= Matilda Landsman =

Matilda Landsman (October 18, 1918- February 18, 1986) was a New York Times employee in the 1950s. She was subpoenaed by the Senate Internal Security Subcommittee in November 1955 during their investigation into Communists in the media. She was one of 34 news media employees to be subpoenaed by the Senate after the testimony of journalist Winston Burdett, a one-time spy for the Soviet Union, in June 1955. Landsman worked as a Linotype operator at the time of her testimony in January 1956. According to allegations from unnamed sources Landsman had voluntarily obtained reassignment from the Times newsroom to the Linotype department, at lower pay, in order to do organizing and recruiting for the Communist Party among members of the powerful and militant typographers union, which was to shut down all the newspapers in New York City in a crippling 114-day 1962–63 New York City newspaper strike which left half the daily papers in New York dead or mortally wounded.
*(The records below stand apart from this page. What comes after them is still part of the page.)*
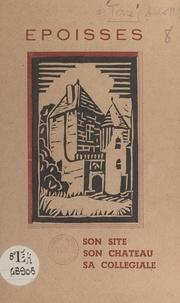 Marcel Terre - Époisses - Son site, son château, sa collégiale.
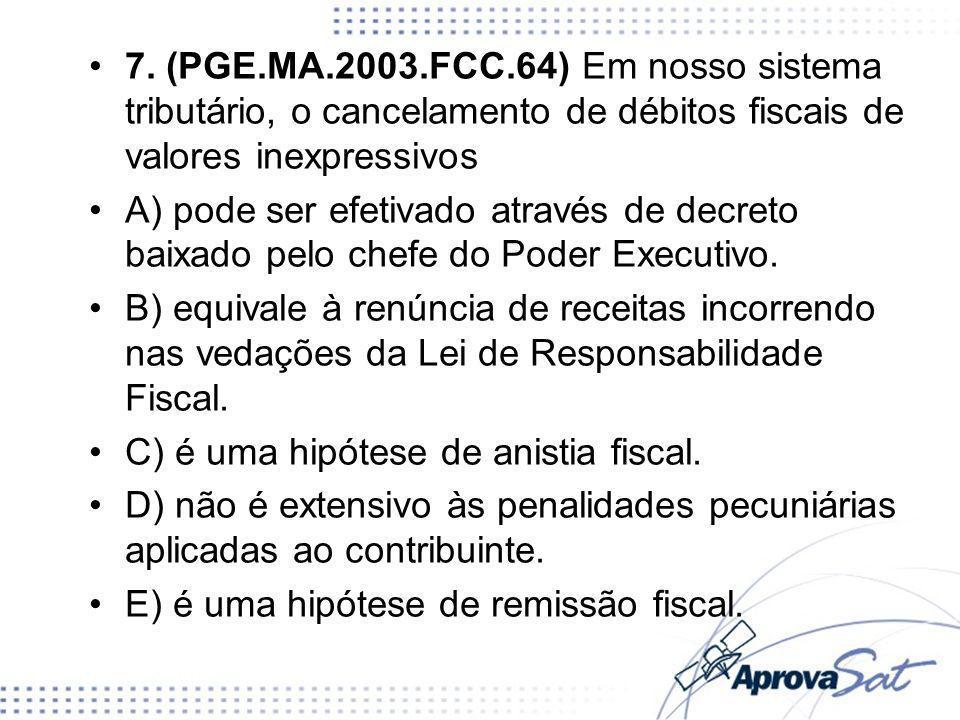 7. (PGE.MA.2003.FCC.64) Em nosso sistema tributário, o cancelamento de débitos fiscais de valores inexpressivos A) pode ser efetivado através de decre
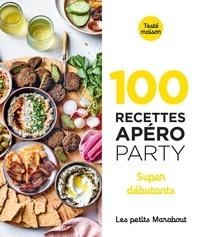 Marabout - 100 recettes apéro party - Super débutants.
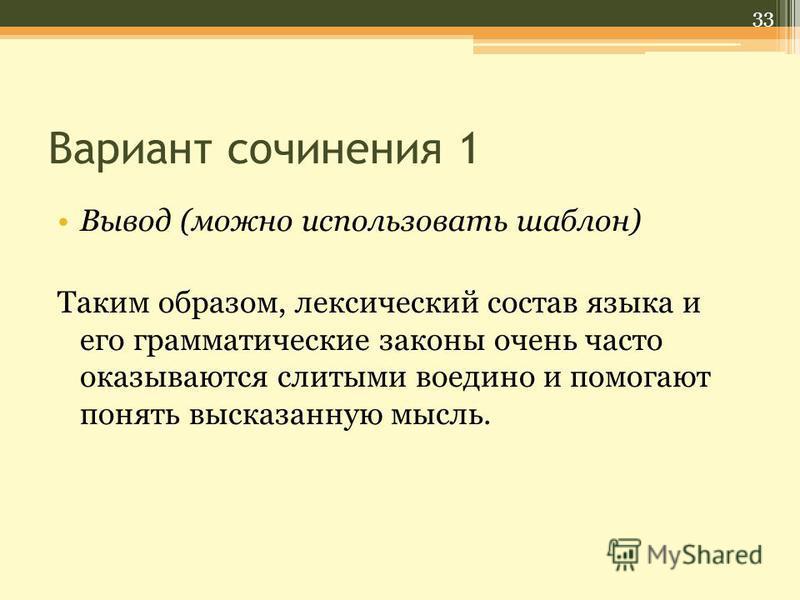 Вариант сочинения 1 Вывод (можно использовать шаблон) Таким образом, лексический состав языка и его грамматические законы очень часто оказываются слитыми воедино и помогают понять высказанную мысль. 33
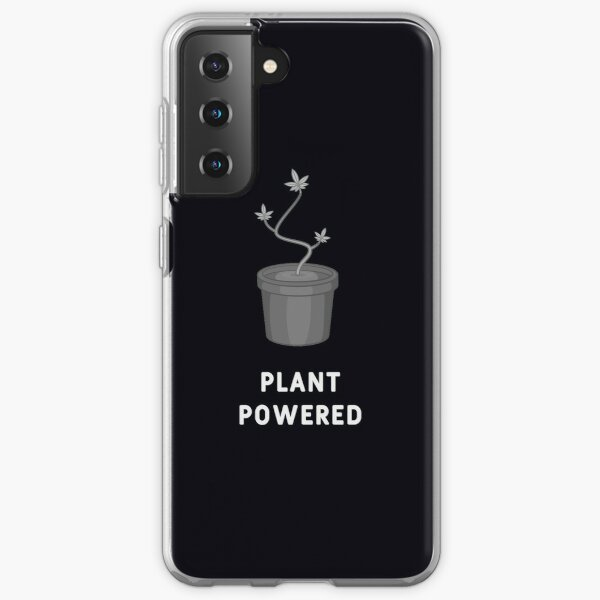 Plant Powered - Funny Weed Marijuana Cannabis Design Samsung Galaxy Soft Case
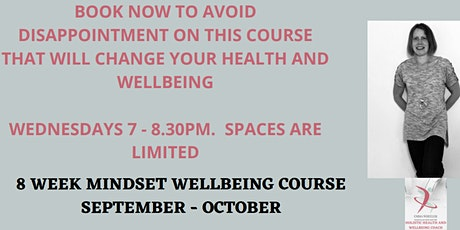 8 Week Mindset Wellbeing Course - £190.01 for 8 weeks tickets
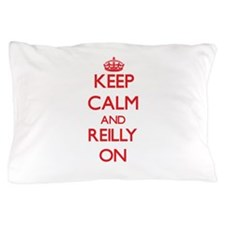 Keep Calm and Reilly ON Pillow Case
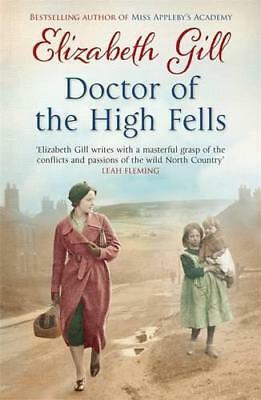 Doctor of the High Fells by Gill, Elizabeth | Paperback Book | 9781784291488 | N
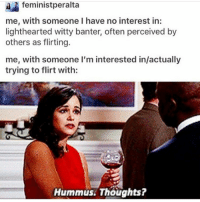 hey: feminist peralta  me, with someone I have no interest in:  lighthearted witty banter, often perceived by  others as flirting.  me, with someone I'm interested in/actually  trying to flirt with:  Hummus. Thoughts? hey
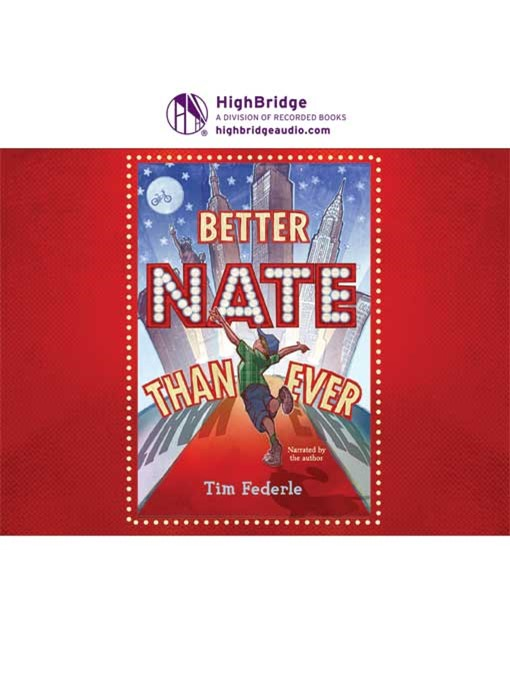Title details for Better Nate Than Ever by Tim Federle - Available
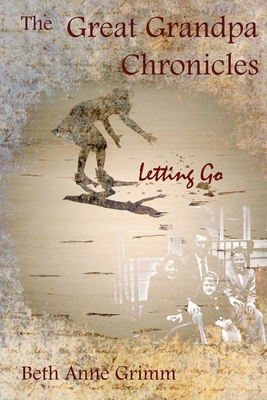 The Great Grandpa Chronicles: Letting Go Cover Image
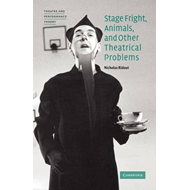 Stage Fright, Animals, and Other Theatrical Problems (BOK)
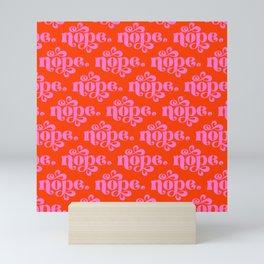 Nope Pink & Geranium Mini Art Print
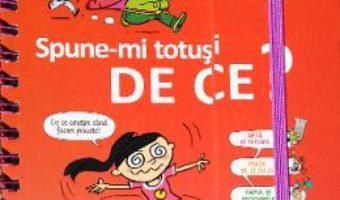 Cartea Spune-mi totusi! De ce? – Larousse (download, pret, reducere)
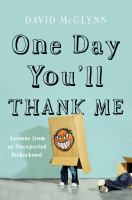 One Day You'll Thank Me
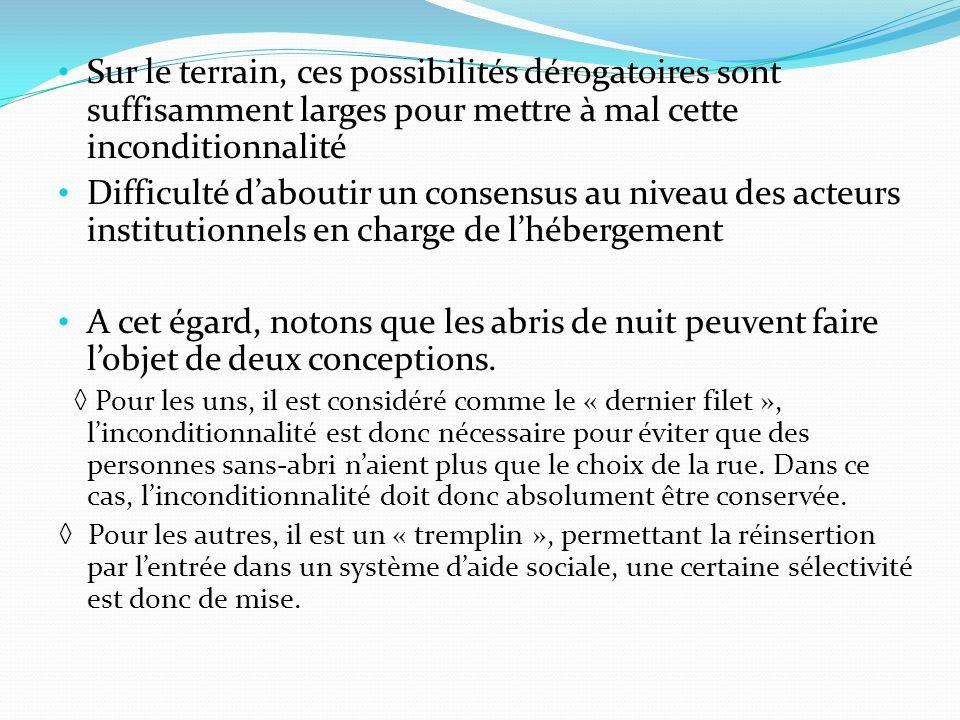Sur le terrain, ces possibilités dérogatoires sont suffisamment larges pour mettre à mal cette inconditionnalité Difficulté daboutir un consensus au n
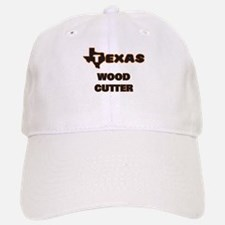 Texas Wood Cutter Baseball Baseball Cap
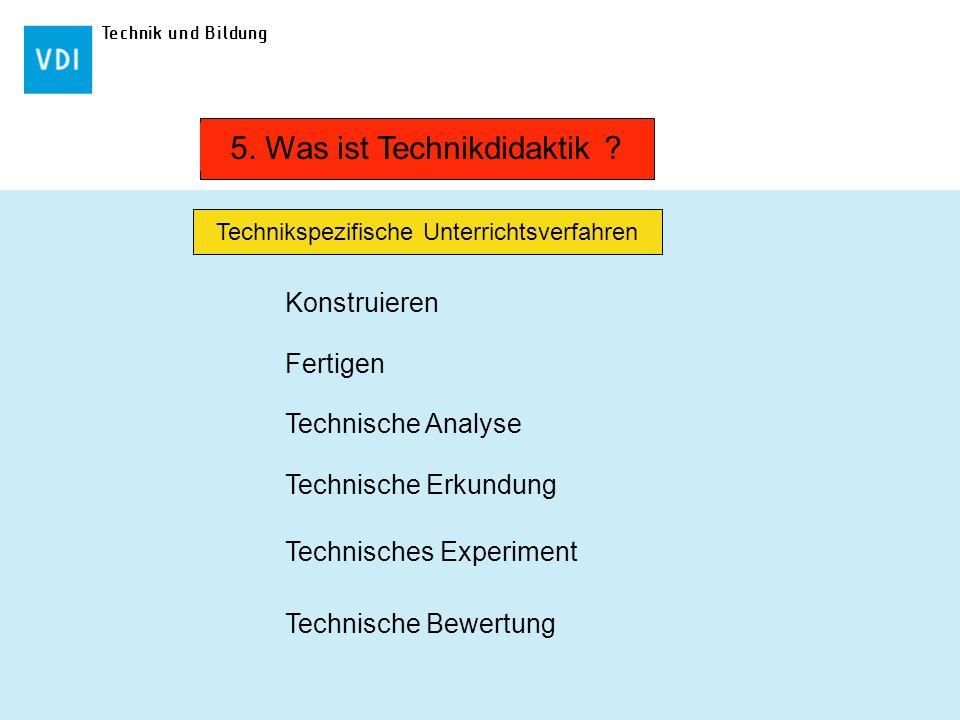 Technik und Bildung Konstruieren Fertigen Technische Analyse Technische Erkundung Technische Bewertung 5. Was ist Technikdidaktik ? Technikspezifische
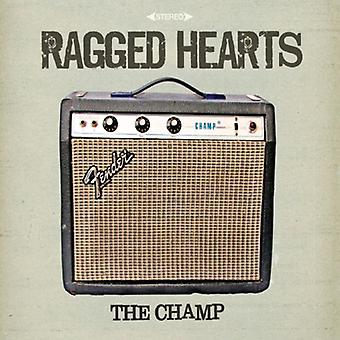 Ragged Hearts - Champ [CD] USA importeren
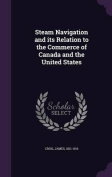 Steam Navigation and Its Relation to the Commerce of Canada and the United States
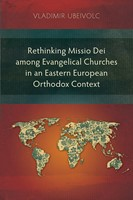 Rethinking Missio Dei among Evangelical Churches in an Easte (Paperback)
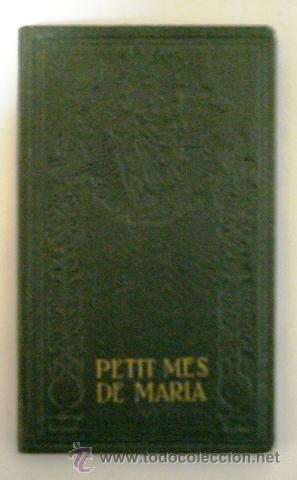PETIT MES DE MARIA (Libros Antiguos, Raros y Curiosos - Religión)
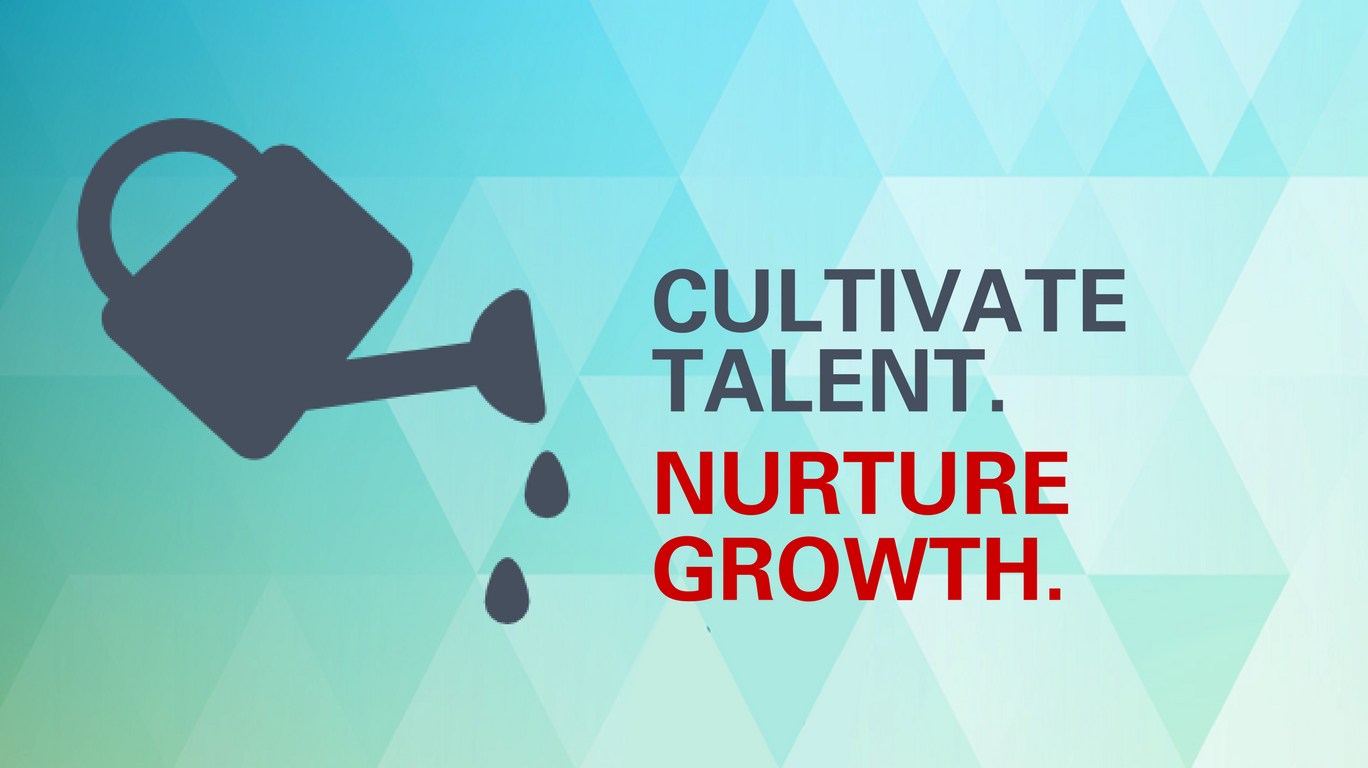 Cultivate talent. Nurture growth.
In the past she had worked as a stenographer in the Times news and Sunday departments, and as a secretary to Joseph Fels Barnes, editor of the defunct New York Star, the brief-lived successor to the progressive/left daily newspaper PM.

In her testimony she invoked the Fifth Amendment to avoid answering questions about her affiliation with the Communist Party.

Landsman was born in the Bronx on October 18, 1918.